KK: When I was a young girl I would go to the museum of the Art Institute of Chicago and spend most all of my time there in front of three paintings, The Rock by Peter Blume, Village of the Mermaids by Paul Delvaux and Making of the Monsters by Salvadore Dali. All that I wanted to do was to be able, someday, to paint such wonderful things. So, the three artists I just mentioned and of course Leonora Carrington's work, will never cease to fascinate me. Then there are artists like Lawrence Alma-Tadem, Sandro Botticelli, Belgian Symbolist painters Jean Delville and Fernand Khnopff, Hieronymus Bosch, Pieter Bruegel, Raphael, Max Ernst, Dorothea Tanning, Leonor Fini, John Wilde and the Pre-Raphaelite painters, Evelyn DeMorgan, Marie Spartali Stillman and Kate Bunce, just to mention a few. There are more but these are ones whose work I admire the most.
Ph: What inspires you?
KK: What inspires me most is looking at the work of other artists whose work I admire. Watching a red/orange sunset is something that always fills me with inspiration and the desire to paint. Reading writings by other artists and reading certain books on philosophy, psychology or the occult and coming across a passage that I relate to on a deeper level will at times bring an image for a painting to mind. This last one, for me, serves as one of the most powerful forms of inspiration.

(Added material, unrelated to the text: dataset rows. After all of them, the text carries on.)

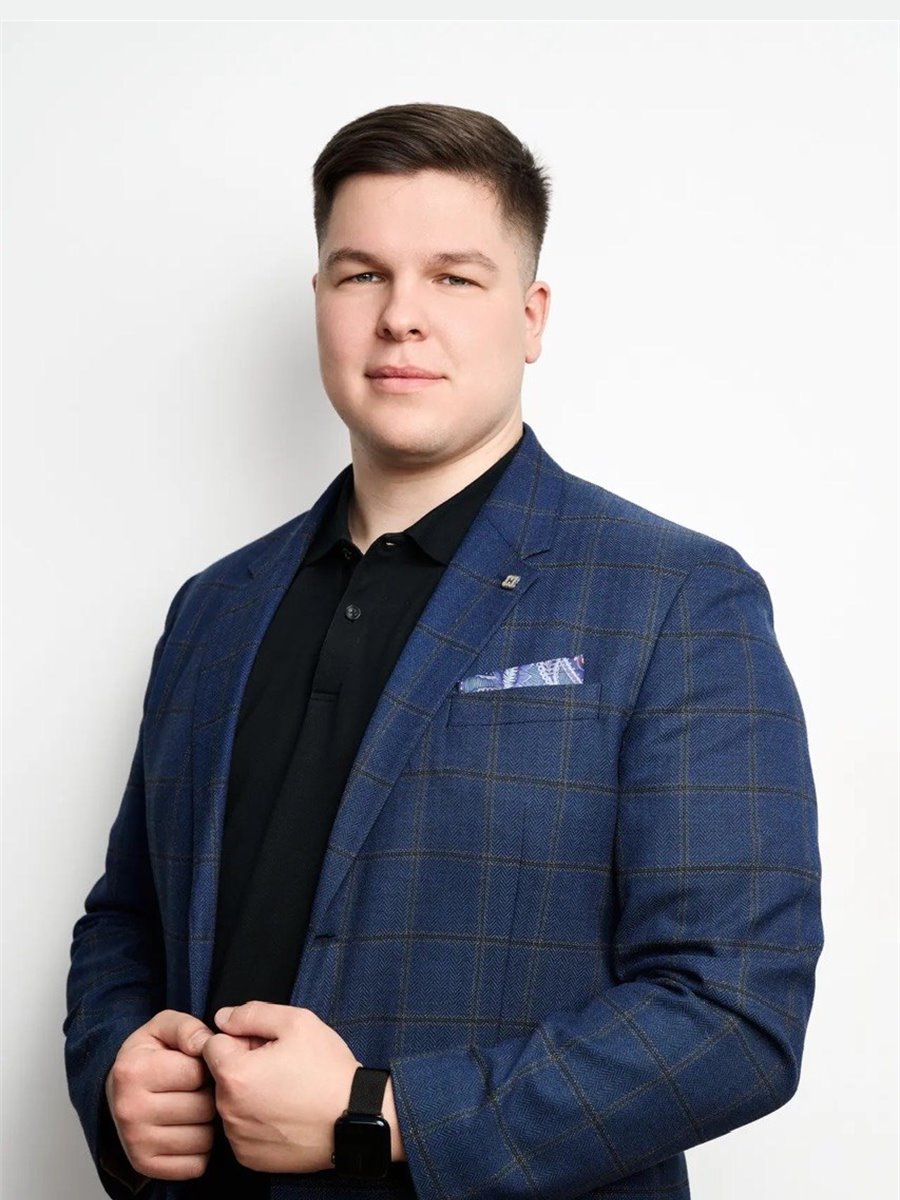 Высоцкий Дмитрий Сергеевич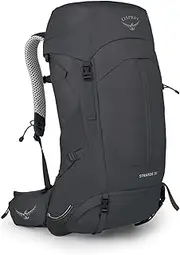 Osprey Men's Stratos Hiking Backpack
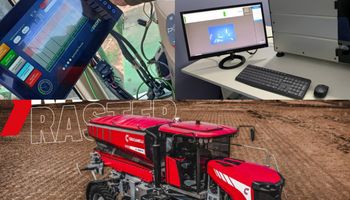 Oro: las tres innovaciones para el agro que ganaron un importante premio para Expoagro 2026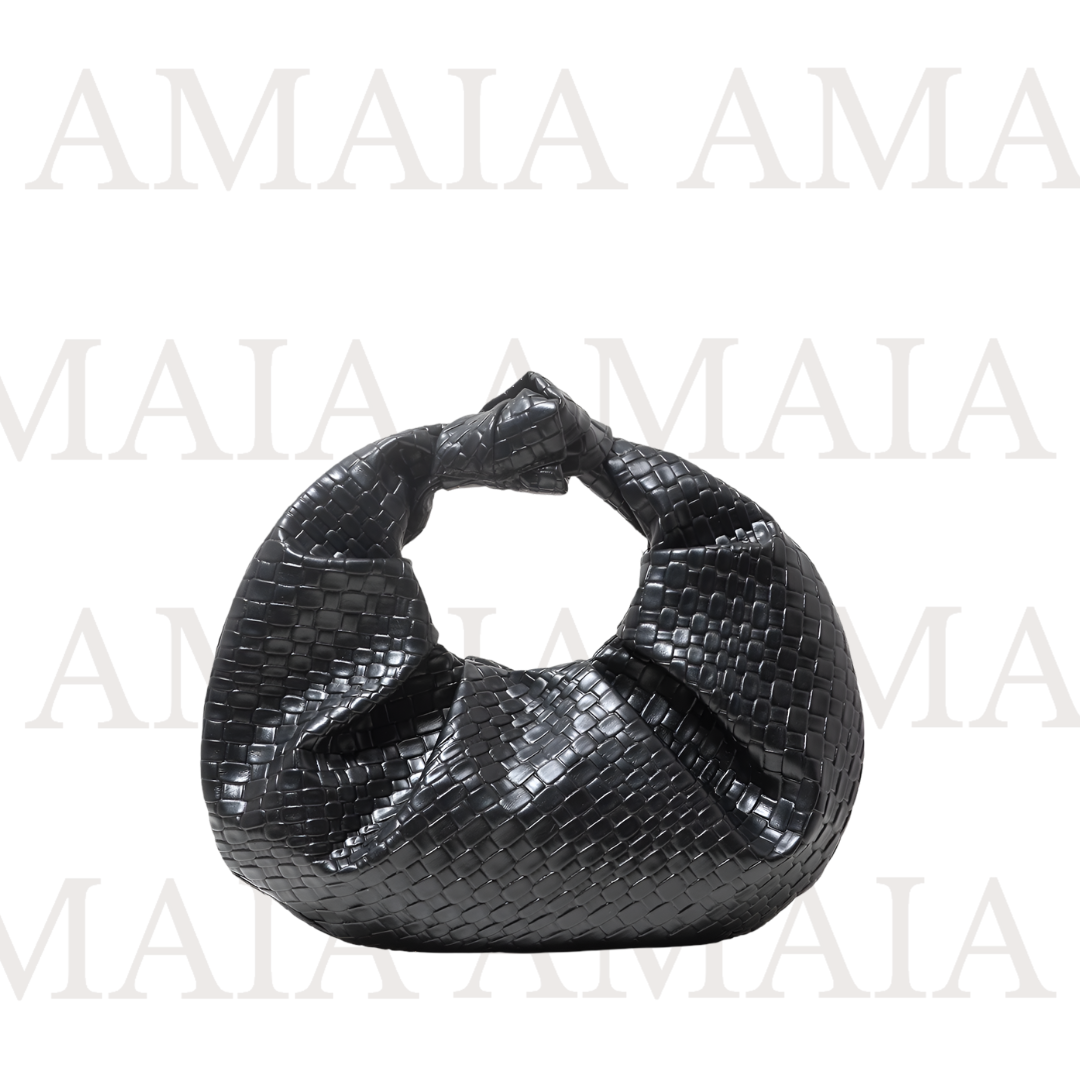 Selva Woven Bag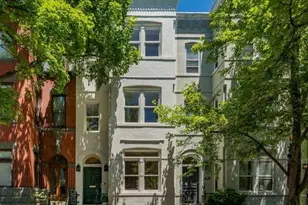 3307 O St NW, Washington, DC 20007 - Photo 1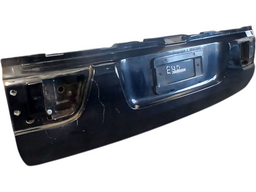 TAMPA TRASEIRA INFERIOR BMW X5 E53 2001 2002 A 2006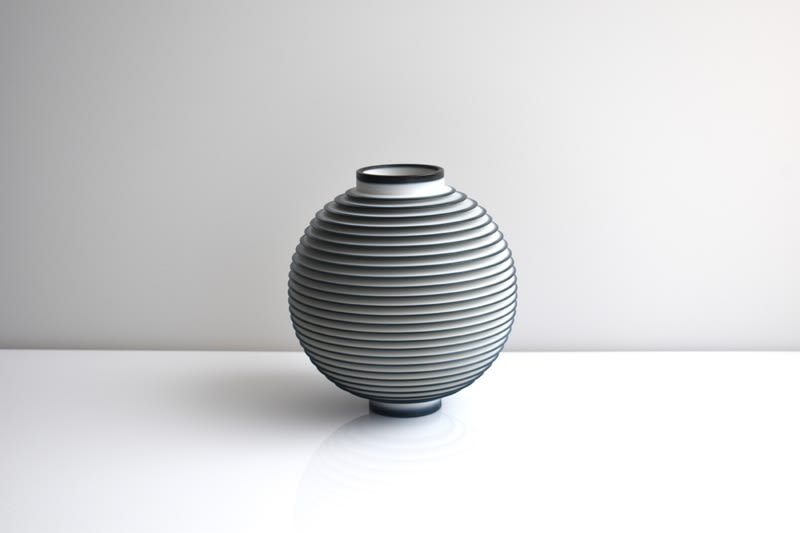 Nicholas Lees, Deep Blue Orbit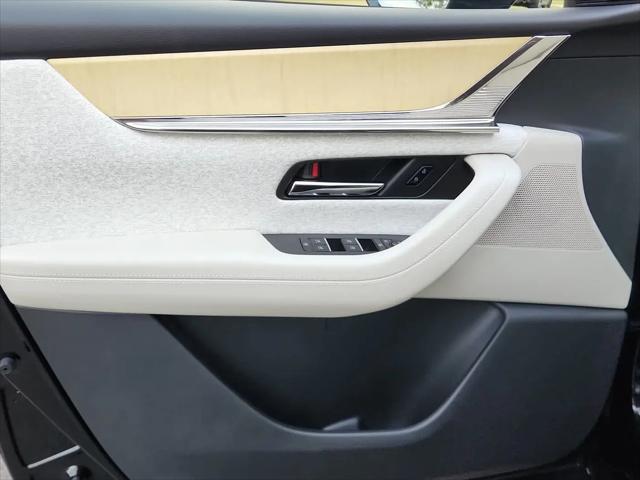 2025 Mazda X-90 3.3 Turbo S Premium Plus Package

Ph: What is your favorite a) taste, b) sound, c) sight, d) smell, and e) tactile sensation?
KK: In order, taste is marzipan, sound is the silver flute, sight is anything blood red except blood, smell is freshly ground coffee, and tactile sensation is my three lovely dogs fur coats. Odd question that.
Ph: Are you superstitious?
KK: I suppose so. I watch for omens like which direction a red robin outside my window takes flight, or sometimes when, for instance, I place an object on a table I get the strange feeling that if I place it on one spot something terrible will happen but if I place it somewhere else on the table everything will be all right. I always wear an uneven number of antique charms on a cord around my neck. Once, an incident with Leonora made me leery of even throwing a pin into the garbage. We had just come back from shopping and I was looking at a top that she had purchased and found a pin in it so I took it out and was about to throw it into the garbage and she stopped me. She told me never to throw away a pin as it will bring bad luck and since that day I have never thrown away a pin. I now have a preponderance of them in various drawers in my house. Another time we went all through Leonoraâ s apartment to find anything that was part of a dead animal. Someone had just given her a mummified salamander that they had found in a cave in Spain, and she wanted me to go to the park with her so that we could bury it. She then decided to have a mass burial of all animal based items (especially bones) in her apartment (excluding leather purses and shoes). She did not want any demons in her abode. I think though that this was more of a Tibetan Buddhist belief rather than a superstition.
Ph: Your painted world seems to be populated entirely by women, or perhaps one woman. Would you say that you are creating a form of self portraiture?
KK: Some friends of mine who are also artists told me that they see me in the women that I paint. I fail to see this myself, but of course, is not all work, in a sense, a form of self portraiture?